**What this exercise asks:**
• a. Rewrite the paragraph beginning "Fred's Note: Yeah, yeah, I know" from the blog post on where the world's babies are born as a short bulleted list that keeps its main facts.
• b. Continue the blog post on where the world's babies are born, picking up right after its final sentence.
[[ Extracted text, beginning ]]
Wednesday, October 21, 2009

What Caught My Eye Today

Fred's Note: Yeah, yeah, I know. It's been a month since my last posting. I'd like to say that the job has been keeping me busy (which it has) or that the news hasn't been that inspiring (which it hasn't), but the truth of the matter is that I decided to take a break. Now then...what's been going on?

Babies - Ordinarily I'd publish this as a Question of the Week, but I have a backlog of those, plus this is an age old question that apparently can now be answered. Where do babies come from? According to the United Nations Development Proram and the Population Reference Bureau, more than 80% of all babies hail from Africa and Asia, thanks to shy-high fertility rates. Clearly, I'm stupid. I thought babies came from men and women having sex and one of those swimmers managing against all odds to fertilize an egg. Darn it, I knew I should have said Africa. The percentage of world population born in 2009 breaks down as follows:

  • Asia - 57.4%
    Seriously, Asia has both China and India. Who can compete with that?
  • Africa - 26%
    In some nations the fertility rate tops 7 children per mother. That is a lot of diaper changing.
  • Americas - 11.5%
    The U.S. leads rich nations in fertility at 2.1, due mostly to immigrants and unwed mothers. Hey, I'm all for doing whatever it takes to keep Social Security solvent long enough for me to some.
[[ Extracted text, end ]]
[[ Data provided, beginning ]]
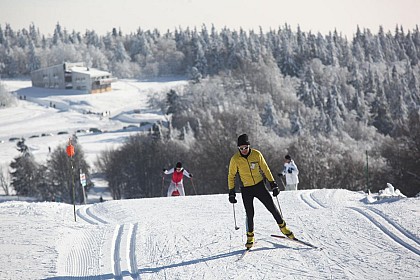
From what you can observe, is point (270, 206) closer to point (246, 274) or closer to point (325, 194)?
[[ Data provided, end ]]
**Responses by item number:**
• a.
- It has been a month since the last posting.
- The job has kept the writer busy, and the news has not been inspiring.
- The real reason for the gap is that the writer decided to take a break.
- The writer now turns to what has been going on.

• b.
  • Europe - 4.6%
    Things are so bad in Europe, governments are offering cash incentive for couples to get knocked up.
  • Oceania - 0.5%
Wars - More trivia for you.How long was the Hundred Years' War? One hundred and seventeen to be precise. Bonus points if any can name the combatants (I'll give you the answer in a moment). The war in Iraq has now outlasted World War II, and in March 2010, Afghanistan will pass Vietnam as the longest American ware ever High praise, indeed. Here's how Iraq and Afghanistan stack up against some other notable armed conflicts. You may just want to skip to the next item--this is rather depressing:
  • Six-Day War - 6 days (June 5 to June 10, 1967)
    What a clever name!
  • Gulf War - 1 month, 13 days (January 19 to February 28, 1991)
  • U.S. Civil War - 3 years, 11 months, 29 days (April 12, 1861 to April 9, 1865)
  • World War I - 4 years, 3 months, 15 days (July 28, 1914 to November 11, 1918
    And we all know how well that turned out.
  • World War II - 6 years, 2 days (September 1, 1939 to September 2, 1945)
  • Iraq War - 6 years, 7 months, 2 days (March 20, 2003 to present)
    and counting...
  • War in Afghanistan - 8 years, 15 days (Oct 7, 2001 to present)
    still counting...
  • American Revolution - 8 years, 4 months, 16 days (April 19, 1775 to September 3, 1783
  • Vietnam War - 8 years, 5 months, 21 days (August 7, 1964 to January 27, 1973)
    Personally, I would mind seeing Vietnam retain that title, but I don't see that happening
(So, who has the answer? Shockingly, the French are involved on both sides of the Hundred Years War. The two primary contenders were the House of Valois and the House of Plantagenet fighting over the vacant French throne way back in 1337.)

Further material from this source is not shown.